Commentators wonder whether a referendum on European compulsory rules can actually be held under the Hungarian constitution. A pro-government analyst calls the migration issue a substantial matter that is worth submitting to a referendum.

In one of many critical comments across the online and print media, Magyar Nemzet’s Zsuzsanna Körmendy recalls that when Jobbik proposed a referendum against compulsory migrant quotas, Fidesz floor leader Lajos Kósa called the move unconstitutional, since under the Fundamental Law no referendum can be held on issues regulated by international treaties. If the planned referendum turns out to be mere shadow boxing, Körmendy warns, Hungary’s self-esteem will suffer.
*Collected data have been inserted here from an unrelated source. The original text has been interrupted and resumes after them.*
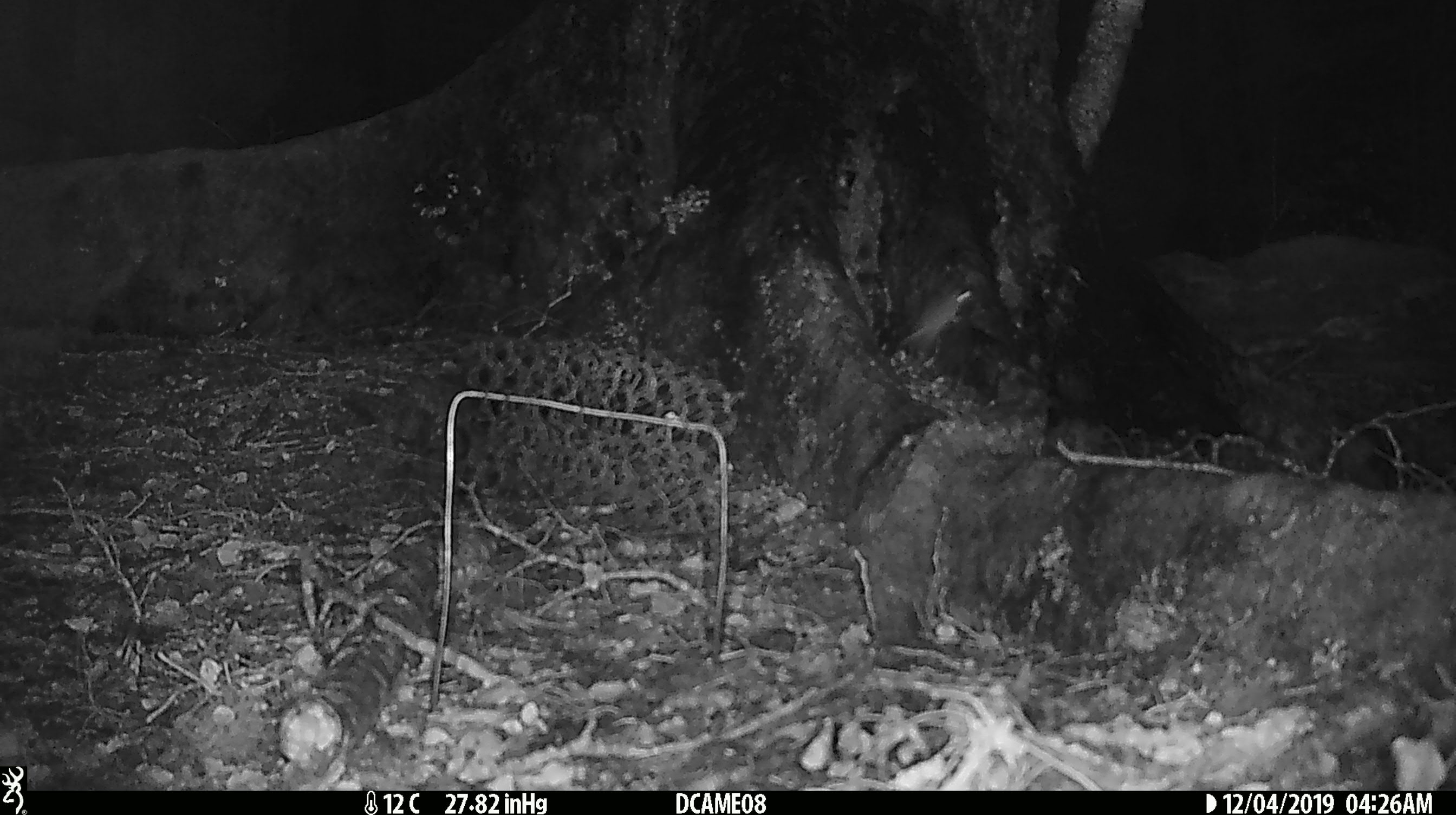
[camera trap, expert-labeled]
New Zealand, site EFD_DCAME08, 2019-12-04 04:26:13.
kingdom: Animalia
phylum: Chordata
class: Mammalia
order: Rodentia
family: Muridae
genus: Mus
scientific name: Mus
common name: mouse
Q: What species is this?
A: Mouse (Mus).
Otherwise, she welcomes the fact that Prime Minister Orbán called the incident at the National Electoral Committee building on Tuesday ‘a situation unworthy of the rule of law’. The Prime Minister said the rules must be changed in order to prevent such incidents in the future. (For Tuesdays incident see BudaPost, February 25)

In Magyar Hírlap, Gyula T. Máté believes the issue of a mass of asylum seekers to be imposed on Hungary is far more important than the matters the opposition intends to decide by referendum. What is at stake, he argues, is what the country of our children and grandchildren will be like. ‘Is the importance of this question really comparable to whether shops should open on Sundays?’ he asks. Meanwhile, he acknowledges that what happened on Tuesday was atrocious. But this is a simple matter, he continues, and could be easily be solved by changing the procedural rules. (The National Electoral Office suggests that it should be possible for several questions to be submitted and authorized on one and the same issue. The first bid to gather the required 200 thousand signatures should then go ahead).